Exercise description —
Beginning with the first line below, please repeat the material exactly, ending with the line that includes "Measuring the Effectiveness of IDPSs".

Data supplied —
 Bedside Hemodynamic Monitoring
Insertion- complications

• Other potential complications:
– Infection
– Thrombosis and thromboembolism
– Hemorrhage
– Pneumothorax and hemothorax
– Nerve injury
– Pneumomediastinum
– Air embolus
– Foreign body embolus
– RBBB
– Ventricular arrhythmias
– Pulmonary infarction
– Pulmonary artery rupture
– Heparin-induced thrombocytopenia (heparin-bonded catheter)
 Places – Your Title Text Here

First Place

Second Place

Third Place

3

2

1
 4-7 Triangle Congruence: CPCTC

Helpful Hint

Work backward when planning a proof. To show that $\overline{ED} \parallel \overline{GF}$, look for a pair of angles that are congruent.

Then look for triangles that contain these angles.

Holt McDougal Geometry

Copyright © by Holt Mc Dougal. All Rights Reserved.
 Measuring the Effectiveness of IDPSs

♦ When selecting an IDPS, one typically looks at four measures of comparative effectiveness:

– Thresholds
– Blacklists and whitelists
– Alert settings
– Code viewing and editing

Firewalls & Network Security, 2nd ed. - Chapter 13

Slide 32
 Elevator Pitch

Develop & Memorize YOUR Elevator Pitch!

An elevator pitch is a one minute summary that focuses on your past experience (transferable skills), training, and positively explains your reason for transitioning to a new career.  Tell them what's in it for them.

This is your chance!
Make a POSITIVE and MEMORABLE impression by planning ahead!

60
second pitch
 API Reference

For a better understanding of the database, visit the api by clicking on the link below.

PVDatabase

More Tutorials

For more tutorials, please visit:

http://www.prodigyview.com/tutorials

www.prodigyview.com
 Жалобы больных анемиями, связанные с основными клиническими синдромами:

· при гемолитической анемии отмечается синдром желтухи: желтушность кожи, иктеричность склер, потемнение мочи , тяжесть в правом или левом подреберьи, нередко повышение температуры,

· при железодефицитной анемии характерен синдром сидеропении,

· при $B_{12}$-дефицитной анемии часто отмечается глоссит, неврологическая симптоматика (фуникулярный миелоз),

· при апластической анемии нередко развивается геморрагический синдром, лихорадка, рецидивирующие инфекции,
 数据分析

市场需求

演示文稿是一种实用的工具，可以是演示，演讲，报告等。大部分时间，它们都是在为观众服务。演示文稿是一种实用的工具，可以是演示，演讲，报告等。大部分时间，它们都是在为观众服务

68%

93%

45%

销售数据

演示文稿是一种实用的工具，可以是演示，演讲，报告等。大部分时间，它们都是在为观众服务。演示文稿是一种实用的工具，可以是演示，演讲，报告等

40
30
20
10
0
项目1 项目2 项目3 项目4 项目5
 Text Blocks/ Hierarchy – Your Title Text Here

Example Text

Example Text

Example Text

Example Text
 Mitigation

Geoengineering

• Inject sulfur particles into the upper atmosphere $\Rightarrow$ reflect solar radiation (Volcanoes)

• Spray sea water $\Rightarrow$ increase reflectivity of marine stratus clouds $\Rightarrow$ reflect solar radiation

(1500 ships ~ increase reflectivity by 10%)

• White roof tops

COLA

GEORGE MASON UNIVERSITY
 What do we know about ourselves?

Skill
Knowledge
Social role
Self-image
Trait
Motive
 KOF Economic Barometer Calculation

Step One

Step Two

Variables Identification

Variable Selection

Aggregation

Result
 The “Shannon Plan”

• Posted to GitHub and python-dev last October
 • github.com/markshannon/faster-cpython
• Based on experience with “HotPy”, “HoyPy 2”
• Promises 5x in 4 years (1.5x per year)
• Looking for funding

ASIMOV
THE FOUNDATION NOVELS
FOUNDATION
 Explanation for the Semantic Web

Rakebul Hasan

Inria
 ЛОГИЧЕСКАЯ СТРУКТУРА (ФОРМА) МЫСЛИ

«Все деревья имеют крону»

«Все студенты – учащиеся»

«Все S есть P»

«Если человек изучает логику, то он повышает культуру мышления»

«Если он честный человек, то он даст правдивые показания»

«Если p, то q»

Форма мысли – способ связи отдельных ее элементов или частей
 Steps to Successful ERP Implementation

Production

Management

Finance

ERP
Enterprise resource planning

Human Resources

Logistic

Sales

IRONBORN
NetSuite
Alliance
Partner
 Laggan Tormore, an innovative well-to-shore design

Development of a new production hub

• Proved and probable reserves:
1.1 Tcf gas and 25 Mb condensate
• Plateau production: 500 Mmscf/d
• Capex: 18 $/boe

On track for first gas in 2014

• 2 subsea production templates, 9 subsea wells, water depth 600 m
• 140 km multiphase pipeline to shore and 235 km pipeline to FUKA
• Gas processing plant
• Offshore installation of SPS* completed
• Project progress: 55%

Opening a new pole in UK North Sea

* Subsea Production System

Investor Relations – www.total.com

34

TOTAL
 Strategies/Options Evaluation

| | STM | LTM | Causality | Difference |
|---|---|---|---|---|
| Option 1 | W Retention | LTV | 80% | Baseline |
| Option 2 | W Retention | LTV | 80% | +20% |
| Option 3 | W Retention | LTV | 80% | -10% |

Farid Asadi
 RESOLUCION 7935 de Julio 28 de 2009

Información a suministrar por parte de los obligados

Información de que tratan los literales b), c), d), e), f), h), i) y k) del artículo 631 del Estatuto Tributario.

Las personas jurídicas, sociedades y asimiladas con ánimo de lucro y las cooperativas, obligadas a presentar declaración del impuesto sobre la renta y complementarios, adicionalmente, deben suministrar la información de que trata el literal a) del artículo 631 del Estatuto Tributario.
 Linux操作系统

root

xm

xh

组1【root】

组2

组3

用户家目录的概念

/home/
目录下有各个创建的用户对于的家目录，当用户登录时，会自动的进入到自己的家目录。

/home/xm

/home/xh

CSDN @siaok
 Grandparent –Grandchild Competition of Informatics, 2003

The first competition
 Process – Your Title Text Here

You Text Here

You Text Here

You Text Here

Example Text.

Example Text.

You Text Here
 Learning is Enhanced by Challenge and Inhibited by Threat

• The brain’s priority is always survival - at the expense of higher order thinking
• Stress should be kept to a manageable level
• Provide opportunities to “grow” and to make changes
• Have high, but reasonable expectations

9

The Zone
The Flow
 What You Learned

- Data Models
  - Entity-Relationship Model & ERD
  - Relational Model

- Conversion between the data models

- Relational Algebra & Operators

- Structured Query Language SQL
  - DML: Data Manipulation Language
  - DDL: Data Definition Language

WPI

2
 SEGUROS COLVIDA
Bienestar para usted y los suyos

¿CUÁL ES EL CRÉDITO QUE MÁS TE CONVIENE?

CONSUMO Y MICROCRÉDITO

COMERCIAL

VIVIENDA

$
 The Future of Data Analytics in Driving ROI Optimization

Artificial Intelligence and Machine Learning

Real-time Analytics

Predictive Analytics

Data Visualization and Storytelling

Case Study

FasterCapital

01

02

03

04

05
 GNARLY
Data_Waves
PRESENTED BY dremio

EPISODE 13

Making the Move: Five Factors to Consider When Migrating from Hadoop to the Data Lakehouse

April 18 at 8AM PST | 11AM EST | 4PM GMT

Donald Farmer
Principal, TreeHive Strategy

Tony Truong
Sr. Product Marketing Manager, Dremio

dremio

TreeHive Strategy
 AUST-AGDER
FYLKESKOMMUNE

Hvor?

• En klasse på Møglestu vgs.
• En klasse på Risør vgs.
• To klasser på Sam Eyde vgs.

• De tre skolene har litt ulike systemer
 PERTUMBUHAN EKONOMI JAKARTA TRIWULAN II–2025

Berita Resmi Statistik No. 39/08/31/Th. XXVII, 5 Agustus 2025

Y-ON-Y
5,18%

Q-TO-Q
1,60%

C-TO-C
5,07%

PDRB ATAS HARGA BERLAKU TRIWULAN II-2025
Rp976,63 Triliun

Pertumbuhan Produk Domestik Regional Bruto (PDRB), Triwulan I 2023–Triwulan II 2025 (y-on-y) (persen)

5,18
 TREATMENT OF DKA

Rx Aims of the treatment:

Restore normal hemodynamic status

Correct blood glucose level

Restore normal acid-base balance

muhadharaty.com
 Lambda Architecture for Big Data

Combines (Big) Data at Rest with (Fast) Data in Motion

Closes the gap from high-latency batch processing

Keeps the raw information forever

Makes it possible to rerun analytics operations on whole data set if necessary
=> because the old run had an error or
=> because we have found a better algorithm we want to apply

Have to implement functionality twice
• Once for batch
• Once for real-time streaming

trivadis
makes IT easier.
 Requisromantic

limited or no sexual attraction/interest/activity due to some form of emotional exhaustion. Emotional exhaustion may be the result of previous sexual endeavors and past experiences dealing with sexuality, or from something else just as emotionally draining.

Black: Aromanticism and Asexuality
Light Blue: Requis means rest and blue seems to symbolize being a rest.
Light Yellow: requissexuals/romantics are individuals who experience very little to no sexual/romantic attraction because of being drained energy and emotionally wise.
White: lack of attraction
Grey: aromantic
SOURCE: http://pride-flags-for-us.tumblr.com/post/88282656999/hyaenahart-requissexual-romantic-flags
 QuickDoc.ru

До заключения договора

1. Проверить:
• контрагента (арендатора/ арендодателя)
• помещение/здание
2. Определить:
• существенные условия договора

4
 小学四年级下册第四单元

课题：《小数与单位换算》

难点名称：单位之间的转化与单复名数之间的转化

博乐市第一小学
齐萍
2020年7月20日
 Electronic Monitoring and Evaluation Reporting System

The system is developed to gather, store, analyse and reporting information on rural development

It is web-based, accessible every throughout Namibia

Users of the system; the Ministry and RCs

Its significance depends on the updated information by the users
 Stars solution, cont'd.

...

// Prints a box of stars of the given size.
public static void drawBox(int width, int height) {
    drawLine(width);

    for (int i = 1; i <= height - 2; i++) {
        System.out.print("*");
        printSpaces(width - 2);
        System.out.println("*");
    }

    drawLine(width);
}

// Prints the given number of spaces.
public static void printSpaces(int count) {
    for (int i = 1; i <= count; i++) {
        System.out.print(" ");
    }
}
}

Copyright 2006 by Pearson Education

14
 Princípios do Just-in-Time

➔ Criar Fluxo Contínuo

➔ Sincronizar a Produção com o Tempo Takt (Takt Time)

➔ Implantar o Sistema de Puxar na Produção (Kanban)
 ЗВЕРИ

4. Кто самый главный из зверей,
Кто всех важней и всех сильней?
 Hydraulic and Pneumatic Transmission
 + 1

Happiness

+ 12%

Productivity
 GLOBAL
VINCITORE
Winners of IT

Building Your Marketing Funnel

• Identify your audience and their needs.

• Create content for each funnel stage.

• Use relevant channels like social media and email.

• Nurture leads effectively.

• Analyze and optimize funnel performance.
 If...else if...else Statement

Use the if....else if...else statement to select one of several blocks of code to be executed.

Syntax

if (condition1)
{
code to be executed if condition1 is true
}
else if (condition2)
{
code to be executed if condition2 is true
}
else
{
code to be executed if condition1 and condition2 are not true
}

Solution to this problem —
 Bedside Hemodynamic Monitoring
Insertion- complications

• Other potential complications:
– Infection
– Thrombosis and thromboembolism
– Hemorrhage
– Pneumothorax and hemothorax
– Nerve injury
– Pneumomediastinum
– Air embolus
– Foreign body embolus
– RBBB
– Ventricular arrhythmias
– Pulmonary infarction
– Pulmonary artery rupture
– Heparin-induced thrombocytopenia (heparin-bonded catheter)
 Places – Your Title Text Here

First Place

Second Place

Third Place

3

2

1
 4-7 Triangle Congruence: CPCTC

Helpful Hint

Work backward when planning a proof. To show that $\overline{ED} \parallel \overline{GF}$, look for a pair of angles that are congruent.

Then look for triangles that contain these angles.

Holt McDougal Geometry

Copyright © by Holt Mc Dougal. All Rights Reserved.
 Measuring the Effectiveness of IDPSs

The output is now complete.